Scale Computing is extremely focused on who their target customer is, which is the SMB market. They are not in business to get into the enterprise and their goal is to put VMware out of business (Their words, not mine :) ). Their design is built to allow SMB shops to deploy VMs and clone existing VMs without much effort. However you may not necessarily get all of the bells and whistles that you would get with a VMware solution but what they do, they do very well. They have built their converged design based around KVM (QEMU) hypervisor and their storage design is built around SCRIBE, which was built by Phil White, Chief Software Architect for Scale Computing. For a great demonstration of what SCRIBE is head over to this presentation from Storage Field Day 4. SCRIBE is very interesting and has a very elaborate snapshot mechanism. I highly recommend checking out the presentation above as well as this one.
The user interface to some may seem a little lacking but that is by design to keep the interface simple. Again, this is not a solution that is built to be in the enterprise (even though it could be). Their solution is cluster based and can grow as your needs increase. The initial setup requires 3-nodes to build the initial cluster and each node provides storage and compute to the cluster and then additional nodes can be added to the cluster at a later time. You can also mix and match the different model types that they sell within a cluster. The ability to live motion VMs between nodes in the cluster works extremely well and being that their solution is based on KVM (QEMU) the issues between different instruction sets (EVC mode in VMware) is not as much of a problem.
Potential use cases that come to mind with this outside of ROBO would be potentially a retail POS back-office scenario. This could be an easy deployment model for retail chains to use if the need for their POS systems is to remain in the store itself and not be ran from the datacenter. You could have a centralized Scale Computing cluster in your datacenter which could be a replication target for all of your retail stores providing DR/BC for each store. Another use case that was discussed was a VDI type environment running on Scale Computing. This is not a supported solution at this time and they do not currently have a broker for VDI but services could be provided via RDP and RemoteFX for Windows.

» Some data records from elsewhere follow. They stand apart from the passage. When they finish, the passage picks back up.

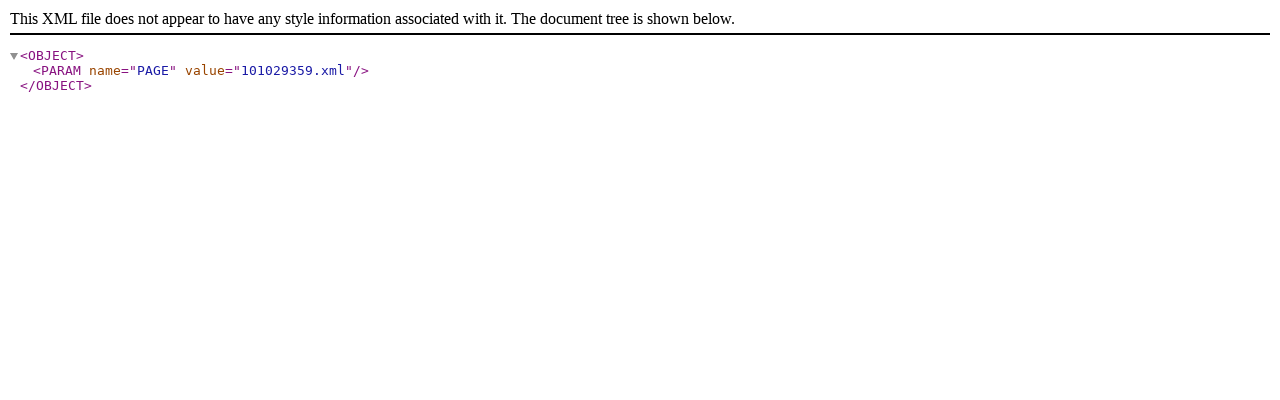

--- FILE ---
content_type: text/xml
request_url: https://deriv.nls.uk/dcn8/1010/2935/101029359.8.xml
body_size: 4
content:
<?xml version="1.0" encoding="utf-8"?>
<OBJECT>
  <PARAM name="PAGE" value="101029359.xml" />
</OBJECT>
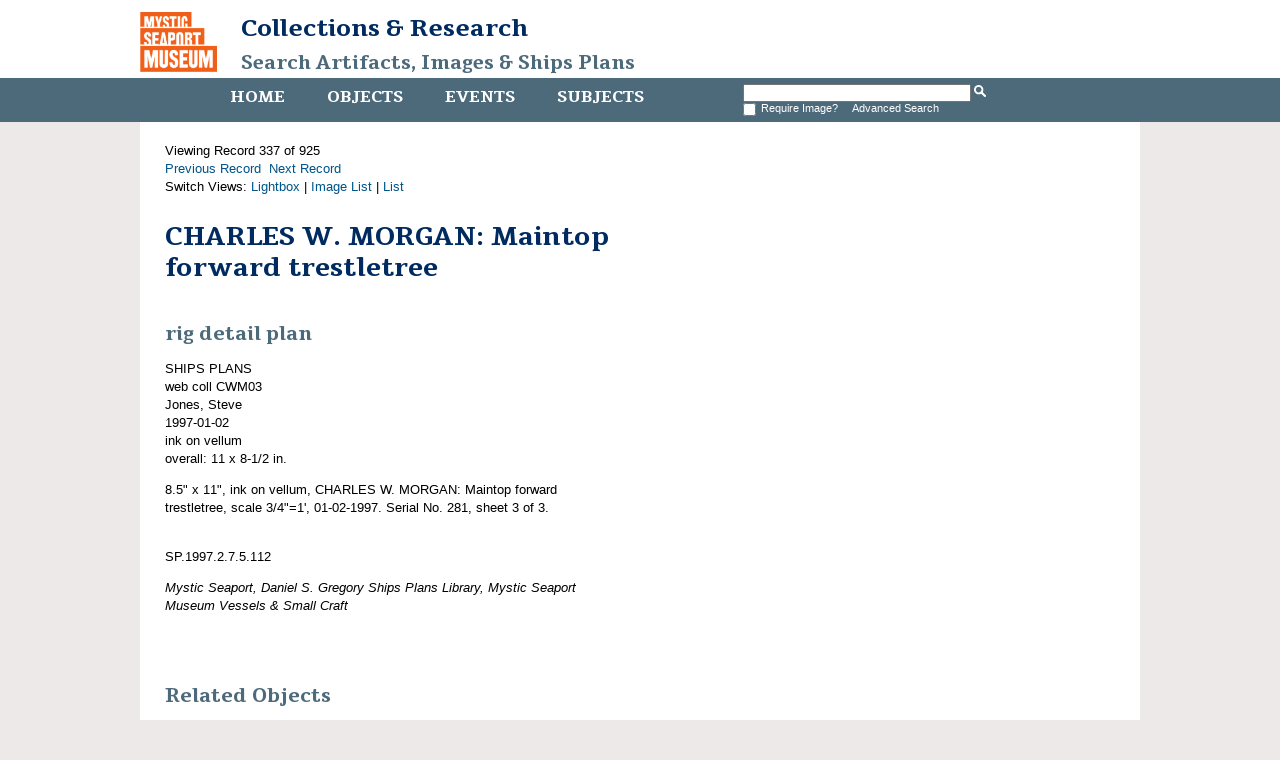

--- FILE ---
content_type: text/html
request_url: http://mobius.mysticseaport.org/detail.php?name_title=Charles+W.+Morgan&module=objects&type=advanced&page=4&kv=434779&record=298&kv=435762&record=336&module=objects
body_size: 2022
content:
<!DOCTYPE HTML>

<html>
    <head>
    	<title>CHARLES W. MORGAN: Maintop forward trestletree | Mystic Seaport</title>
		<meta http-equiv="X-UA-Compatible" content="IE=edge" />
		<meta name="viewport" content="width=device-width,initial-scale=1" />
		<link rel="shortcut icon" href="http://www.mysticseaport.org/wp-content/themes/mystic-seaport/favicon.ico" />
        <link rel="stylesheet" type="text/css" href="http://mobius.mysticseaport.org/templates/mystic/stylesheet.css" />
        <script type="text/JavaScript" src="javascript.js"></script>
        <link href='http://fonts.googleapis.com/css?family=Tienne:400,700' rel='stylesheet' type='text/css' />
        <meta http-equiv="Content-Type" content="text/html; charset=UTF-8" />
        <base href="http://mobius.mysticseaport.org/" target="_top">
    </head>
    <body class="ms-objects">    

        <div id="header">

            <h1><a href="http://www.mysticseaport.org"><img class="ms-logo" src="templates/mystic/logo.png" height="60" alt="Mystic Seaport logo"></a><a href="http://library.mysticseaport.org">Collections & Research<br><a class="ms-banner-title" href="/">Search Artifacts, Images & Ships Plans</a></h1>

            <div class="navwrapper">
                <div class="navinnerwrapper">
                    <div class="mainnav">
                        <ul>
                            <li class="ms-home-menu"><a href="http://library.mysticseaport.org">Home</a></li><li class="ms-objects-menu"><a href="main.php?module=objects">Objects</a></li><li class="ms-events-menu"><a href="main.php?module=events">Events</a></li><li class="ms-subjects-menu"><a href="main.php?module=subjects">Subjects</a></li>                        </ul>

                    </div>

                    <div id="basicsearch">
                        <form method="GET" action="results.php">

                            <input type="text" name="term" value="" id="navsearch">
                            <input type="hidden" name="module" value="objects">
                            <input type="hidden" name="type" value="keyword">
                            <input type="image" src="templates/mystic/search.png" height="12" alt="search" />
                            <!-- <a class="ms-search" href="search.php?module=objects"> Advanced Search</a> -->
			    <br /><input type="checkbox" name="requireimage" value="yes"><span id="reqimg">Require Image?&nbsp;&nbsp;</span> <a href="search.php?module=objects">Advanced Search</a>
                        </form>
                    </div>
                  
                                    </div>

            </div>
        </div>

        <div id="contentWrapper">
            <div id="content">
Viewing Record 337 of 925<br /><a href='detail.php?name_title=Charles+W.+Morgan&amp;module=objects&amp;type=advanced&amp;kv=331335&amp;record=335&amp;page=4' class='inactive' >Previous Record</a>&nbsp;&nbsp;<a href='detail.php?name_title=Charles+W.+Morgan&amp;module=objects&amp;type=advanced&amp;kv=435656&amp;record=337&amp;page=4' class='inactive' >Next Record</a>		<br />Switch Views: <a href="results.php?name_title=Charles+W.+Morgan&amp;module=objects&amp;type=advanced&amp;page=4&amp;kv=435762&amp;record=336&view=1">Lightbox</a> 
		| <a href="results.php?name_title=Charles+W.+Morgan&amp;module=objects&amp;type=advanced&amp;page=4&amp;kv=435762&amp;record=336&view=2">Image List</a> 
		| <a href="results.php?name_title=Charles+W.+Morgan&amp;module=objects&amp;type=advanced&amp;page=4&amp;kv=435762&amp;record=336&view=3">List</a>
		</p>
		<div id="detail">
<div class="DetailContent">
    <h1 class="ms-item-title page-title">CHARLES W. MORGAN: Maintop forward trestletree</h1><h2 class="ms-object-type">rig detail plan</h2>SHIPS PLANS<br />web coll CWM03<br />Jones, Steve<br />1997-01-02<br />ink on vellum<br />overall: 11 x 8-1/2 in.<br /><p>8.5&quot; x 11&quot;, ink on vellum, CHARLES W. MORGAN: Maintop forward trestletree, scale 3/4&quot;=1&#039;, 01-02-1997.  Serial No. 281, sheet 3 of 3.</p><br />SP.1997.2.7.5.112<br /><p><i>Mystic Seaport, Daniel S. Gregory Ships Plans Library, Mystic Seaport Museum Vessels &amp; Small Craft</i></p><br /></div>
<div id="DetailImage">
    <a href="media.php?name_title=Charles+W.+Morgan&amp;module=objects&amp;type=advanced&amp;page=4&amp;kv=435762&amp;record=336&amp;media=0"><img src="http://mobius.mysticseaport.org/mxgis/?kv=184354&amp;style=detail" alt=""></a><br /></div>

<h2>Related Objects</h2>

<span class="RelatedThumbnail">
	
</span>
<span class="RelatedInfo">CHARLES W. MORGAN; whaleship<br />plans set<br />SP.7.5<br /><a href="detail.php?module=objects&amp;type=related&amp;kv=455002">View</a>
</span>

</div>
</div> <!-- End of content -->
</div> <!-- End of contentWrapper -->

<div id="copyright">
    <div class="navwrapper">
        <div class="mainnav">
            <ul>
                <li><a href="http://library.mysticseaport.org">Home</a></li><li><a href="main.php?module=objects">Objects</a></li><li><a href="main.php?module=events">Events</a></li><li><a href="main.php?module=subjects">Subjects</a></li>            </ul>
        </div>
    </div>
    <p>For more information, visit the <a href="http://library.mysticseaport.org">Library website</a> or email <a href="mailto:collections@mysticseaport.org">collections@mysticseaport.org</a>
    <p></p>
	<script>
	  (function(i,s,o,g,r,a,m){i['GoogleAnalyticsObject']=r;i[r]=i[r]||function(){
	  (i[r].q=i[r].q||[]).push(arguments)},i[r].l=1*new Date();a=s.createElement(o),
	  m=s.getElementsByTagName(o)[0];a.async=1;a.src=g;m.parentNode.insertBefore(a,m)
	  })(window,document,'script','https://www.google-analytics.com/analytics.js','ga');

	  ga('create', 'UA-7455560-7', 'auto');
	  ga('send', 'pageview');

	</script>
</div>
</body>
</html>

All support for Scale Computing platforms is provided through Scale Computing. This is important because their hardware platform is based on Dell servers and SuperMicro. Remote support via the internet is available for all solutions assuming that the customer allows this into their environment. So this allows support to directly connect into the customers environment to troubleshoot and resolve any issues.
Scale Computing’s pricing model is very compelling and they provide a very simple pricing model. So no additional SKU’s for additional features and such. Very nice!
I fully intend on reaching out to Scale Computing and requesting some lab time and get my hands into their product a little more in depth and provide some additional posts in the future.
DISCLAIMER: All meals, travel and entertainment was provided by Gestalt IT. However Gestalt IT nor the Vendor have provided any type of compensation to write-up any portion of this article. The information contained within this article are solely my views and take aways.